Posted by Steve under Mystery movies , Reviews , Science Fiction & Fantasy[3] Comments
EARTHBOUND. 20th Century Fox, 1940. Warner Baxter, Andrea Leeds, Lynn Bari, Charley Grapewin, Henry Wilcoxon, Elizabeth Patterson. Director: Irving Pichel.
This is one of those films in which after a person’s death, his ghost is forced to remain on earth until he somehow rights the wrongs committed by his murderer. The ghost this time around is that of Nick Desborough, Warner Baxter’s character, whose one offense he’s done on the earth is to have ab affair with Lynn Bari’s character while married to Adrea Leeds, who plays his wife.
And he’s broken off the affair. Lynn Bari doesn’t take this lightly and pulls a gun on him. In the ensuing struggle, the gun goes off, and Baxter is dead. Bari’s husband (and Baxter’s business partner, played by Henry Wilcoxon) takes the blame, and according the one of the rules that ghosts have to play by, it is up to Baxter to exonerate him, even as the case goes to court.
Charley Grapewin plays Baxter’s elderly and somewhat whimsical Bible-wielding mentor in this land of limbo he is in, but no matter much running around and talking to people that Baxter does, no one can hear him. One should think he would figure this out long before he does, but he perseveres, the real killer is determined, and eventually all is right in the world and beyond.
I don’t know what you might think, but none of this made a lot of sense to me. The special effects are more than OK, however, making Warner Baxter quite transparent after his character dies and he must carry on in his new ghostly realm.
July 22nd, 2020 at 9:34 am
Not only does this thing not make sense, although lack of clarity is forgivable, Warner Baxter is an unforgivable bore, No one is, for me, less appealing; at least from the first twenty years of the sound era.
July 22nd, 2020 at 7:54 pm
I am tempted to say Baxter would have been better if he had been transparent in the whole film, the plot certainly was.
This kind of plot worked often enough in better films but then better films tended to star people like Robert Montgomery and Paul Muni with Claude Rains rather than Charley Grapewin and Baxter.
Pichel was usually good with this sort of thing so I am guessing there was little room to maneuver between the script, the budget, and the by then wooden Baxter, who was at least tolerable as the Cisco Kid in the early sound era, but other than that exactly the bore Barry describes.
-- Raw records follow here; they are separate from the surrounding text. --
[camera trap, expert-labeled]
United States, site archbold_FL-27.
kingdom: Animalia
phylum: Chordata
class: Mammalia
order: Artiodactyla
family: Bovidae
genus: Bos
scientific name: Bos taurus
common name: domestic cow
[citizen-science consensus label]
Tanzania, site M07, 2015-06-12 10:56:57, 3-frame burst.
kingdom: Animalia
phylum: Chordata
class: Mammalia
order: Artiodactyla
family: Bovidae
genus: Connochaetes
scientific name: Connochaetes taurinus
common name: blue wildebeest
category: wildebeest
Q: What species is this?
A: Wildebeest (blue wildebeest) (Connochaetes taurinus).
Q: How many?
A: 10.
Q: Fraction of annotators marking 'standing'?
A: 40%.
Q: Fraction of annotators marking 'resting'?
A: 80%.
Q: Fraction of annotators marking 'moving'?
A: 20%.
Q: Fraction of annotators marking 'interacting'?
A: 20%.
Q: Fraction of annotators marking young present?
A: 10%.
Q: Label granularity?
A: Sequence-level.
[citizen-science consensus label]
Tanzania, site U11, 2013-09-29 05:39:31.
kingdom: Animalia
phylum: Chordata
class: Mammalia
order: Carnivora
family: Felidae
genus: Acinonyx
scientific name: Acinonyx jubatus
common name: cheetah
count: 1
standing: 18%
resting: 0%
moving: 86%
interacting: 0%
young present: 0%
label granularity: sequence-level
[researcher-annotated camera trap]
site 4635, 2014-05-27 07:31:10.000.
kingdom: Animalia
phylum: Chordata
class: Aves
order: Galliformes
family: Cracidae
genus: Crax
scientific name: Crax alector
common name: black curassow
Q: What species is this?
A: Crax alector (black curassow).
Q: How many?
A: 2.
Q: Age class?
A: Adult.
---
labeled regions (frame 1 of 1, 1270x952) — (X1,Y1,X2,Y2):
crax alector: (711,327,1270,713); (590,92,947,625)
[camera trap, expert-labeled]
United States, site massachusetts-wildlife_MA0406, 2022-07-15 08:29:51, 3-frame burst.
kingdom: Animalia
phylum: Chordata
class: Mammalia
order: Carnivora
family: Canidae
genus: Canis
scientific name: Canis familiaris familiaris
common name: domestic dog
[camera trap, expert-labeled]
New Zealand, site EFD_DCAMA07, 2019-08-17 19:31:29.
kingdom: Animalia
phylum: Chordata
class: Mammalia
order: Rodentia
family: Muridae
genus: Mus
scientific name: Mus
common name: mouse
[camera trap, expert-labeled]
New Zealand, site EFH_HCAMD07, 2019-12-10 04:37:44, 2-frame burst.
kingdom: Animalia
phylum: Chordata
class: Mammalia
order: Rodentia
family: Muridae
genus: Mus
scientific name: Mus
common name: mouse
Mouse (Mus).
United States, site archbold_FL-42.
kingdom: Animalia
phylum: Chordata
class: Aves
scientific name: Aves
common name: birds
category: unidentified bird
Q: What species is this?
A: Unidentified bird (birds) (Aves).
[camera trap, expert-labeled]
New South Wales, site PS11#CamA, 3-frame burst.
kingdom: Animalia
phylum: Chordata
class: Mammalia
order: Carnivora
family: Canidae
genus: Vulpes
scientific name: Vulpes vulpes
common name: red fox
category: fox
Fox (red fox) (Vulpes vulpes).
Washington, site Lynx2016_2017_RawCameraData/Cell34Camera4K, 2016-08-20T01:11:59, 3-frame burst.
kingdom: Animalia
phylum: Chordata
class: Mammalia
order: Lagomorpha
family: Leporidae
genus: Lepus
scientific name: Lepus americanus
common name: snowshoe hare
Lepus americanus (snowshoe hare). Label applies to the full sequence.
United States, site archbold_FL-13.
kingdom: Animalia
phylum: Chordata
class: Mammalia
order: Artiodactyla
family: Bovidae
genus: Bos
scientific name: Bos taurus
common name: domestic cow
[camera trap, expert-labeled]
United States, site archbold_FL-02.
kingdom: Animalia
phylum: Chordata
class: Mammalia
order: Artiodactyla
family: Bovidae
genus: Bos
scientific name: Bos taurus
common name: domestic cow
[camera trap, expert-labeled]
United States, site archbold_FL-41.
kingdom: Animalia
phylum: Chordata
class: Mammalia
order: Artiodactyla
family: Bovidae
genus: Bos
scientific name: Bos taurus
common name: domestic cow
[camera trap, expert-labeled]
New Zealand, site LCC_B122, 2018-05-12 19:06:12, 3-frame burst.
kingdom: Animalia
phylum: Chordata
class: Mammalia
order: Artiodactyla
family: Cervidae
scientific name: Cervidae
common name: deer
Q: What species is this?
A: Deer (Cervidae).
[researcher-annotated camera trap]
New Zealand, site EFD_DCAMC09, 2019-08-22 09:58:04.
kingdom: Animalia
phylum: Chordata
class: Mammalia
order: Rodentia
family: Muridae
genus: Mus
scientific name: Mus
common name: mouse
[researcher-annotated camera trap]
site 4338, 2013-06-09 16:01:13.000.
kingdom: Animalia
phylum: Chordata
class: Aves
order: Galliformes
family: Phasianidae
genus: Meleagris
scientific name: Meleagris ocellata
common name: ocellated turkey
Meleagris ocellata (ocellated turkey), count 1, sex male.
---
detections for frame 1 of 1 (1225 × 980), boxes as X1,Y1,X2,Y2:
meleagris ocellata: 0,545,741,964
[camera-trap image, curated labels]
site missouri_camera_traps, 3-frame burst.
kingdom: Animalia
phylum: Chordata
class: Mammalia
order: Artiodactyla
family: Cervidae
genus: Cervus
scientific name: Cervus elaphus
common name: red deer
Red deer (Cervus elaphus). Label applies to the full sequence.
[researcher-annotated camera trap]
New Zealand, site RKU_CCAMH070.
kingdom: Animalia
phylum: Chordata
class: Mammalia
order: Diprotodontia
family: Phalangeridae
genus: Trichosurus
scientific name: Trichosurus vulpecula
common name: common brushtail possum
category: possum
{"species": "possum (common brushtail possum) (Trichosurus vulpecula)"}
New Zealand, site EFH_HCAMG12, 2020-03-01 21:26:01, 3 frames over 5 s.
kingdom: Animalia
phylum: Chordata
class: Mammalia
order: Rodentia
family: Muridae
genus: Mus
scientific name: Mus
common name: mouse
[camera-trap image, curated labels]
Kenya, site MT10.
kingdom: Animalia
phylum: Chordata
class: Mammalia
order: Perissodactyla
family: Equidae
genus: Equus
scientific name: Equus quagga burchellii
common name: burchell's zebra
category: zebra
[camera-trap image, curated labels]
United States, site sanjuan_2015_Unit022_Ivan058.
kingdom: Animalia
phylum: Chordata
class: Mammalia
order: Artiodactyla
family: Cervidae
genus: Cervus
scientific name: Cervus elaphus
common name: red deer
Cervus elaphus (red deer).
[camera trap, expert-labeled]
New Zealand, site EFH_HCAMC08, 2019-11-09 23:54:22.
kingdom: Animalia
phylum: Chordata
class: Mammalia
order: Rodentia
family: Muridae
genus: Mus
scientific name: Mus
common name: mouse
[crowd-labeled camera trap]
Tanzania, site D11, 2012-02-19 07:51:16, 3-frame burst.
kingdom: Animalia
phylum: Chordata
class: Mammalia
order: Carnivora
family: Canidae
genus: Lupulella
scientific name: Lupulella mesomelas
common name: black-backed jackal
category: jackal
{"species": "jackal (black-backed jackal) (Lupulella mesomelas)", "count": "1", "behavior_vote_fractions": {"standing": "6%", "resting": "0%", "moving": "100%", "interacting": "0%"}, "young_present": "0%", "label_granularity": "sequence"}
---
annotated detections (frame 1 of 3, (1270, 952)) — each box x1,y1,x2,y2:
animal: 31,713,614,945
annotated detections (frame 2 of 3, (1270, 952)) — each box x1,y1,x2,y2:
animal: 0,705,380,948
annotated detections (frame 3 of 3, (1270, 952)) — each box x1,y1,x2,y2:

Frankly, after a Baxter movie if I see George Brent in something my first thought is “thank God someone with charisma.”*
*No knock on Brent who did what he did as well as it could be done and was the solid backbone to some of the biggest scene stealers in the business without getting completely obliterated on screen — no easy task either. But compared to Baxter Brent was Errol Flynn.
July 23rd, 2020 at 7:35 am
“You’re going out there a youngster, but you’ve got to come back a STAR!”